== EXERCISE PROMPT ==
Copy out the material below line for line without changing any wording, and leave the pictures out of your copy.

(Rows from a dataset)
* START *
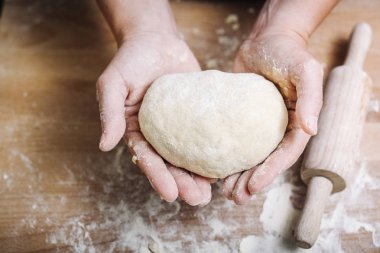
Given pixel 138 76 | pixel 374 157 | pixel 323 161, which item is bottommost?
pixel 374 157

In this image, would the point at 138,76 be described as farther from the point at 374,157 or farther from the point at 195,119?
the point at 374,157

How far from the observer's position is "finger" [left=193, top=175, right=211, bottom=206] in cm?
122

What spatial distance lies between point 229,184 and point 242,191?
0.21 feet

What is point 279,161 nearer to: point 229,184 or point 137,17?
point 229,184

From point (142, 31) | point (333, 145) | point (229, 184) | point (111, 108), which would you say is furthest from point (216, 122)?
point (142, 31)

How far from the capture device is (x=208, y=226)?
1.39 metres

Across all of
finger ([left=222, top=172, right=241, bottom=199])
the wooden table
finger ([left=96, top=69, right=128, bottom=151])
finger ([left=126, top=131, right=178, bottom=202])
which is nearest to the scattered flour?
the wooden table

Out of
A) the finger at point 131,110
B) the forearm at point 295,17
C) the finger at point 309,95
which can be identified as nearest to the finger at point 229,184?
the finger at point 309,95

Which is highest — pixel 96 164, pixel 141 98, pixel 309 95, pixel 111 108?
pixel 309 95

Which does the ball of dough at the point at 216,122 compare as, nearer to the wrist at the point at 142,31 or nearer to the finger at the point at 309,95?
the finger at the point at 309,95

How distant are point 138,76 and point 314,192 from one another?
704mm

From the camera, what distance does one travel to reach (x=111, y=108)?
1.24m

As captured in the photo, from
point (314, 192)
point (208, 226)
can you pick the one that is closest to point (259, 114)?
point (314, 192)

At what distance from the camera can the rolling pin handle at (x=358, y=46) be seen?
5.22 ft
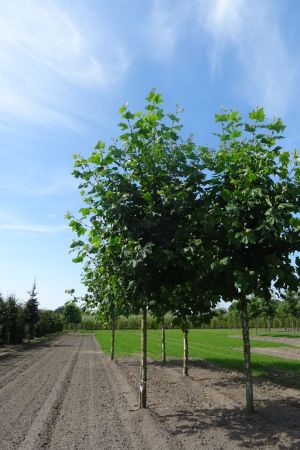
* END *
== RESPONSE ==
Given pixel 138 76 | pixel 374 157 | pixel 323 161, which item is bottommost?
pixel 374 157

In this image, would the point at 138,76 be described as farther from the point at 374,157 or farther from the point at 195,119?
the point at 374,157

How far from the observer's position is "finger" [left=193, top=175, right=211, bottom=206] in cm?
122

What spatial distance lies between point 229,184 and point 242,191?
0.21 feet

What is point 279,161 nearer to: point 229,184 or point 137,17?
point 229,184

From point (142, 31) | point (333, 145) | point (229, 184) | point (111, 108), which would you say is furthest from point (216, 122)?
point (142, 31)

How far from the capture device is (x=208, y=226)?
1.39 metres

Across all of
finger ([left=222, top=172, right=241, bottom=199])
the wooden table
finger ([left=96, top=69, right=128, bottom=151])
finger ([left=126, top=131, right=178, bottom=202])
which is nearest to the scattered flour?
the wooden table

Out of
A) the finger at point 131,110
B) the forearm at point 295,17
C) the finger at point 309,95
which can be identified as nearest to the finger at point 229,184?
the finger at point 309,95

Which is highest — pixel 96 164, pixel 141 98, pixel 309 95, pixel 111 108?
pixel 309 95

Which does the ball of dough at the point at 216,122 compare as, nearer to the wrist at the point at 142,31 or nearer to the finger at the point at 309,95?
the finger at the point at 309,95

How distant are point 138,76 and point 314,192 from one another?
704mm

From the camera, what distance does one travel to reach (x=111, y=108)?
1.24m

As captured in the photo, from
point (314, 192)
point (208, 226)
can you pick the one that is closest to point (259, 114)?
point (314, 192)

At what distance from the camera can the rolling pin handle at (x=358, y=46) be seen?
5.22 ft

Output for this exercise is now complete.